Something that Chrichton gets wrong is the ability to control chaotic systems. It is absolutely true that chaos and complexity can be controlled, though maybe for Chrichton's approval I'll use the term managed (I'd like to say control here actually, because in a scientific and engineering sense it can exactly mean manage). It can't be controlled in the way that you can control an airplane or a rocket, you can't guide it wherever you want to (except when you can), but you can keep some systems from spiraling away toward some undesirable extreme. It's not always possible and it's certainly not always easy, however, complexity does not preclude control of complex systems. Chrichton mentions the stock market as an example of a complex system that can not be controlled, and he's wrong. The stock market could be controlled if we had access to a gigantic pile of money. We could manipulate the price of a stock to move it any direction we wanted when we wanted. Of course that's not the way to make money in the stock market. The stock market is chaotic in reality because we do not know what the millions of inputs (individuals with smaller sums of money betting on certain stocks) are into the system with exact (or even approximate) specificity. Therefore the system behaves like a complex system because any attempts to model it have large errors in input and as we know an error in input can lead to large errors in output. The stock market can't be controlled for practical reasons not theoretical ones (though the SEC exists in part to make sure that fraudulent attempts to control the market at a micro-cap level are not allowed).

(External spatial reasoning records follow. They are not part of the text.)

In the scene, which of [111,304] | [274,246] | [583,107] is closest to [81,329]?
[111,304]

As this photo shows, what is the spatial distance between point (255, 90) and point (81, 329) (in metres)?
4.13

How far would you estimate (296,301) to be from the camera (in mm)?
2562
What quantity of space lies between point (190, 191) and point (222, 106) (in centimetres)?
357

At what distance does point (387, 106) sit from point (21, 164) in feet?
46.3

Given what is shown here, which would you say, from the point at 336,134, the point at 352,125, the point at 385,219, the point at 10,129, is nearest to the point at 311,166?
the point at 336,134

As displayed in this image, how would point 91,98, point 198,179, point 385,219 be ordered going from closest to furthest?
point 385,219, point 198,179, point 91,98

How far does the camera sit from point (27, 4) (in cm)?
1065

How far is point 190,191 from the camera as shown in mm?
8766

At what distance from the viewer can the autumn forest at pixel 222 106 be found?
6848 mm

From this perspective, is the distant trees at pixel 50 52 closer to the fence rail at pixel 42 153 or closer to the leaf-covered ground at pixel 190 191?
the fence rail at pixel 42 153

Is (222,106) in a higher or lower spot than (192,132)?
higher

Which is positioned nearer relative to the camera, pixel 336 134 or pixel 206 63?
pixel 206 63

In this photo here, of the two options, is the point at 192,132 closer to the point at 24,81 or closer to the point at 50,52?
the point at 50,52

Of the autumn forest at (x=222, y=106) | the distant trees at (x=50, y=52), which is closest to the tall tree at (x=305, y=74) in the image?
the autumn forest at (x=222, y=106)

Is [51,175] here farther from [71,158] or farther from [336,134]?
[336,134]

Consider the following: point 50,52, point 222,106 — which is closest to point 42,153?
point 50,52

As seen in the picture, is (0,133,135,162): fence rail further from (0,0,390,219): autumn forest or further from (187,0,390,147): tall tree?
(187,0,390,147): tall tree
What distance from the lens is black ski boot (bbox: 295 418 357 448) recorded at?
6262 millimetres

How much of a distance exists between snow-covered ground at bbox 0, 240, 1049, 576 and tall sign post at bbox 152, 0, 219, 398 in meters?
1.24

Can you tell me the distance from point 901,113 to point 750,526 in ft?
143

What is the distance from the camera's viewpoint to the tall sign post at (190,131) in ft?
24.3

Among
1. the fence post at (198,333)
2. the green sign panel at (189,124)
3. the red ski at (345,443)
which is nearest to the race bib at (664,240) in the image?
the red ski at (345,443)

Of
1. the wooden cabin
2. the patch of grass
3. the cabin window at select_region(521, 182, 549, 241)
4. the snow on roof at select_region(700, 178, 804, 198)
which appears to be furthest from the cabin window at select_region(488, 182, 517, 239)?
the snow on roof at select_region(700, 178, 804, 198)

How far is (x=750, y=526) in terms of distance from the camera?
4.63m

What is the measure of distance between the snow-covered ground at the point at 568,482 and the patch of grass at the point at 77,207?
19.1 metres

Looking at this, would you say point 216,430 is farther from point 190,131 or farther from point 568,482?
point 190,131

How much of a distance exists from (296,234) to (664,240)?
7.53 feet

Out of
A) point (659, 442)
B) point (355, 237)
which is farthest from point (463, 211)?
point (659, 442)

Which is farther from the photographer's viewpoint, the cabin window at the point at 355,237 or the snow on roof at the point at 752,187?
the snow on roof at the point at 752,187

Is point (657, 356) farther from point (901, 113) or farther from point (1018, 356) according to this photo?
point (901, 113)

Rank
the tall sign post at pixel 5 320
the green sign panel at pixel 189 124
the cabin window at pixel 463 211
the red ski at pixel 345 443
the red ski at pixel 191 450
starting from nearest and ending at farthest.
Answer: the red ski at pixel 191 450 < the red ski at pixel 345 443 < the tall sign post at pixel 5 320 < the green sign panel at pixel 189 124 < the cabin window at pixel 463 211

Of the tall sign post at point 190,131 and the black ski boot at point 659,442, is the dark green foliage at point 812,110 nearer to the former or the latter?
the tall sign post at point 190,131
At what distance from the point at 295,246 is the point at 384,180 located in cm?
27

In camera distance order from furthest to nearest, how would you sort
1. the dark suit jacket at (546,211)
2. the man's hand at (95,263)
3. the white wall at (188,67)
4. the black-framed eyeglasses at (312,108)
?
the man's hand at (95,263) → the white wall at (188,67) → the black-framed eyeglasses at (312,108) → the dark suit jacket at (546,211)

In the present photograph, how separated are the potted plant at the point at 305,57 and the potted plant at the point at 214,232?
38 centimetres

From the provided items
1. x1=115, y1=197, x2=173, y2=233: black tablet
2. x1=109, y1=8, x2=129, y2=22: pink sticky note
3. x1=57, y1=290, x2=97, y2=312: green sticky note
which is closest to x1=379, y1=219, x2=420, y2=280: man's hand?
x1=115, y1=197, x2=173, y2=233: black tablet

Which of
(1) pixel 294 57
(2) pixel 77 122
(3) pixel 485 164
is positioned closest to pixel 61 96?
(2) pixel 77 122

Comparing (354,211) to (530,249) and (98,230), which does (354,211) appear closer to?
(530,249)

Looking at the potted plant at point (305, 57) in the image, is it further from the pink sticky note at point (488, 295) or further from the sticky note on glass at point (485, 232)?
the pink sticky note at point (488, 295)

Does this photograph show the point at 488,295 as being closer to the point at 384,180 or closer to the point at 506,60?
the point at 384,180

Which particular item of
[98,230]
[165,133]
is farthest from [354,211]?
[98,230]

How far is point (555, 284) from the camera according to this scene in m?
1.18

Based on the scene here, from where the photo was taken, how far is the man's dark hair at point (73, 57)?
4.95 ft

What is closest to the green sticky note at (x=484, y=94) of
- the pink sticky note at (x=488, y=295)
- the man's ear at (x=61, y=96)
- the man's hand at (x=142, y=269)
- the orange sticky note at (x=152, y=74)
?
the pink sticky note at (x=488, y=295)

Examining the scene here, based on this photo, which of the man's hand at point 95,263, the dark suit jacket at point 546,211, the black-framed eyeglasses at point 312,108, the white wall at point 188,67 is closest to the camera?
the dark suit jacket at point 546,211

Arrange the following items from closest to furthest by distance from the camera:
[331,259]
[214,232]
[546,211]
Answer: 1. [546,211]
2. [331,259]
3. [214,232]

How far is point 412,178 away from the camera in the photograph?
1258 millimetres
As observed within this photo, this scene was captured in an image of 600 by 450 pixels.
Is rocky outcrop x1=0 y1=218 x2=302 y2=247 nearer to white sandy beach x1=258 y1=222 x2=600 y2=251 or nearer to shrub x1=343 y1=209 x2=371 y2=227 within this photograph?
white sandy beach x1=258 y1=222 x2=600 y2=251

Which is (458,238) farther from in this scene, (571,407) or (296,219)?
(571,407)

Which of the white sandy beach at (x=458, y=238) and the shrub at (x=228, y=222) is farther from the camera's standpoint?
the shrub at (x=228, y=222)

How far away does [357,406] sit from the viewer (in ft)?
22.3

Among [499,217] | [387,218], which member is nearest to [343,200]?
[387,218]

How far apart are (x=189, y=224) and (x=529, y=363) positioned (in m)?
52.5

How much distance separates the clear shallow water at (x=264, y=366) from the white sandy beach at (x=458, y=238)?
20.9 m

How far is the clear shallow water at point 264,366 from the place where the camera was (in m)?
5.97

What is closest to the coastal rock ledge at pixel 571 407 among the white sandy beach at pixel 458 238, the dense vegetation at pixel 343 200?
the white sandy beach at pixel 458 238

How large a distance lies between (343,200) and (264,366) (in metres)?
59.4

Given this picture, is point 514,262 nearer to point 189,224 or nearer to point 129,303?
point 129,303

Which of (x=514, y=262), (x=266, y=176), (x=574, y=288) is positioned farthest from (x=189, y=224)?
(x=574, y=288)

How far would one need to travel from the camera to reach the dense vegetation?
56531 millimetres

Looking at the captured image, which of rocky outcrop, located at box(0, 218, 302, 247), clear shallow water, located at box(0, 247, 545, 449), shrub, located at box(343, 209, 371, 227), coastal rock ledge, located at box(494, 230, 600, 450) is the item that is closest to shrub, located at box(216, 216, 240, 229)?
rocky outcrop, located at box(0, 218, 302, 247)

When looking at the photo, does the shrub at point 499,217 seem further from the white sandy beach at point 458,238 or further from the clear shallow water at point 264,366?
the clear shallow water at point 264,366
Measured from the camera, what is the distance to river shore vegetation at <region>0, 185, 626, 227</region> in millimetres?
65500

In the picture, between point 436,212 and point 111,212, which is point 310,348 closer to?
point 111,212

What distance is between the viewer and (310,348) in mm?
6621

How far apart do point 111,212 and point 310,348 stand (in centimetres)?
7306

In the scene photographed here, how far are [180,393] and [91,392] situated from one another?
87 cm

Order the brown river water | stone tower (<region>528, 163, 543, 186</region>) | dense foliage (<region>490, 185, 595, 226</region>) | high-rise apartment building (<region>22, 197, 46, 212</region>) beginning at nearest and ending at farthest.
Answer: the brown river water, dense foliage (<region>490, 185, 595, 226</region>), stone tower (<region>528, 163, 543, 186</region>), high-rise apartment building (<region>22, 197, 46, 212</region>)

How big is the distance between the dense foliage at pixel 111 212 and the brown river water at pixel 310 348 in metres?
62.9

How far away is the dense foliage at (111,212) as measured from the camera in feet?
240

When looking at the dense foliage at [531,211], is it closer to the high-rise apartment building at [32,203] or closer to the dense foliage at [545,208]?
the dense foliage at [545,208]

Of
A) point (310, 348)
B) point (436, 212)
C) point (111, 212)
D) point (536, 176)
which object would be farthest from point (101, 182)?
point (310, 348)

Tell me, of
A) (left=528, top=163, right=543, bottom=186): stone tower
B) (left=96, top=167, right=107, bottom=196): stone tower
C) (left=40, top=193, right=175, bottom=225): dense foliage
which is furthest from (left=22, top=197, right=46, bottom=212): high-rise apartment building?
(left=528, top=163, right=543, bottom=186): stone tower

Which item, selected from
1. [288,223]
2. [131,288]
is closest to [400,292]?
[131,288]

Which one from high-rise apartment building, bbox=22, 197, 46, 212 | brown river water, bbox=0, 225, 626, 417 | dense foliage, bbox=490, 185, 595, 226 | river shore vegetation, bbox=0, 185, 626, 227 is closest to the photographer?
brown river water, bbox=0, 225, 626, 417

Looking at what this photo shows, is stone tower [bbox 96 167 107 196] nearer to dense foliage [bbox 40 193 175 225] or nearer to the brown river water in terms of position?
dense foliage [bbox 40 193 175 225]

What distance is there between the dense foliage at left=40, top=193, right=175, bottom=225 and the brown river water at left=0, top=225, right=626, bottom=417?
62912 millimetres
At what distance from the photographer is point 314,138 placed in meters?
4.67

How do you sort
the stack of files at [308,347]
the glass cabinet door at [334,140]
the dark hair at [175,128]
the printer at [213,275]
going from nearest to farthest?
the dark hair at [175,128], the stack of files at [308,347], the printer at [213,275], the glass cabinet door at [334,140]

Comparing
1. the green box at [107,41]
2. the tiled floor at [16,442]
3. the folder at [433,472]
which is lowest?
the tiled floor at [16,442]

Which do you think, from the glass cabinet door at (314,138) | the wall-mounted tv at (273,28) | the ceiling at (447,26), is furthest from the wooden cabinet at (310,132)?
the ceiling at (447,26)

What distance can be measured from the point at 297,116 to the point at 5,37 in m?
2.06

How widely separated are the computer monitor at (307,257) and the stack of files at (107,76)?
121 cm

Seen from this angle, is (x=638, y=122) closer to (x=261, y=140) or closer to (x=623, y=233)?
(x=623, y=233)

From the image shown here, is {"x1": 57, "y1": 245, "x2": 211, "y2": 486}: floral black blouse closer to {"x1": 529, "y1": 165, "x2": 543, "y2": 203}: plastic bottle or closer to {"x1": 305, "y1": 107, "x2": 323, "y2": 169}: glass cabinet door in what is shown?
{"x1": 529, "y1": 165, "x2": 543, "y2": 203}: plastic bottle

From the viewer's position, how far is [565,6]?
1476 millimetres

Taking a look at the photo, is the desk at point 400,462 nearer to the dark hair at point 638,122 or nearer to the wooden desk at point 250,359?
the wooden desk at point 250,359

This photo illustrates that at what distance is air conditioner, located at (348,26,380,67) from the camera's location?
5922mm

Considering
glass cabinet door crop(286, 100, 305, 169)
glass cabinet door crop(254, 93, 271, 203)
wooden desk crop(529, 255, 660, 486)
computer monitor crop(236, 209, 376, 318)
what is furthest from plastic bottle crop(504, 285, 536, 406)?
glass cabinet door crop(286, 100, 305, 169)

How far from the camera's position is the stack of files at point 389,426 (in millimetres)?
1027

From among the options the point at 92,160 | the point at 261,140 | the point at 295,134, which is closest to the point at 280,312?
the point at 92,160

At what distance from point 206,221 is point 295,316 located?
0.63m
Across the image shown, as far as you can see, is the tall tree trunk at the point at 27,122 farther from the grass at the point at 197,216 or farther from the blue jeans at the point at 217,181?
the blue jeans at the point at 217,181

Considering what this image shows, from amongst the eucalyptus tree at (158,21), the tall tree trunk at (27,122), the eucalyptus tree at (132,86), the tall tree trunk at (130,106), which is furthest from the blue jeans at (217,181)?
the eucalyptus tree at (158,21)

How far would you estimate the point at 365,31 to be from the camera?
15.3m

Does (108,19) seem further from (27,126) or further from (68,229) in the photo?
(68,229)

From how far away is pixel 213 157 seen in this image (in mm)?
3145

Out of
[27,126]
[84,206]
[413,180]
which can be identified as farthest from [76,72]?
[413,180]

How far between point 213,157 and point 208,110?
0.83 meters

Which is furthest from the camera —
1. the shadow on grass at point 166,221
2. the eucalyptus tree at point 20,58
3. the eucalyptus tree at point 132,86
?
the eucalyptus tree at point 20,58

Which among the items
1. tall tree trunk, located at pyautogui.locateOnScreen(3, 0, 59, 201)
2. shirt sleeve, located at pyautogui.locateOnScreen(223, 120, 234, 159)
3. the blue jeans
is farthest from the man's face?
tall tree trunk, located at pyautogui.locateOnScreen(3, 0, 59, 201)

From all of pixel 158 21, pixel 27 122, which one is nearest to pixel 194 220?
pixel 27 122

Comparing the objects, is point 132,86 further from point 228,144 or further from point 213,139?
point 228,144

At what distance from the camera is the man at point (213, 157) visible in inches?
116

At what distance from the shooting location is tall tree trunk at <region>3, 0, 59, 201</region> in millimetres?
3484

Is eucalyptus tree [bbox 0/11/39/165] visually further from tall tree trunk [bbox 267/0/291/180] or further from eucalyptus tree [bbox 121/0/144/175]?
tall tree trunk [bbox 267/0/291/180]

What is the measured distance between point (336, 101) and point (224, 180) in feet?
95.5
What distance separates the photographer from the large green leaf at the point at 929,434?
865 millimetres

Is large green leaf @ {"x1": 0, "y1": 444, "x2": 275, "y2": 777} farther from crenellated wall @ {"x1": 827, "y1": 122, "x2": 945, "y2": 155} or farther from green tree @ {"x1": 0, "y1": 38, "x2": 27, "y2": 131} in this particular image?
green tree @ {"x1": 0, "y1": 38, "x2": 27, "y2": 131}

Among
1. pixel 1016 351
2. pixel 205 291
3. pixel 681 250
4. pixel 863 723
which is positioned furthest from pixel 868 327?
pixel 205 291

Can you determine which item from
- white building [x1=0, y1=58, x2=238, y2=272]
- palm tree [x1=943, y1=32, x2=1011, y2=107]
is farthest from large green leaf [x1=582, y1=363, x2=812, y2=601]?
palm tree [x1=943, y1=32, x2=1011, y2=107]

For our purposes here complexity means that we can't control weather, but we can control climate (and conversely, we can fuck up climate). The key, going back to the sensitive dependence line, is to keep the system's inputs within the boundaries of conditions that support the desired behavior. Meaning, quite simply, don't change your inputs too significantly or you will overtax the equilibrium mechanism that handles these (relatively) small deviations. That's the key to controlling complex systems, correct the inputs while the deviations are small, before they become large and unfixable. This is what ecosystems do. This is why they are important. They are resilient to change, but not infinitely so. There are many inputs for climate which need to stay within certain bounds, but there is at least one input in particular that humans are perturbing to ranges outside of modern historical norms. The question is how far we can push it before we exceed the system's equilibrating capacity. The corollary question is what new behavior results from leaving equilibrium. This is really where the complexity question comes into play because we really don't have a basis for knowing what might happen if we leave our current equilibrium, but we know that large change is possible. This is, to me, the case for managing the problem. Let's not push ourselves out of a comfortable equilibrium into an unknown system.
While I agree with Chrichton's disapproval of using fear as a motivator and see the observation about civilization naturally moving toward de-carbonization very optimistically (though I question the speed at which we are doing so and the economic penalty we pay for moving too slowly), I take issue with the essay's science by analogy approach to persuasion and his heavy use of media distilled science to support his conclusions. But in the end, Chrichton's main fault is that he misapplies elements of complexity theory to justify a why bother attitude and to nearly demonize the scientific process. To think that scientists are working with linear frameworks for the behavior of complex systems and only science fiction writers are privy to the non-linear way of things is truly ridiculous.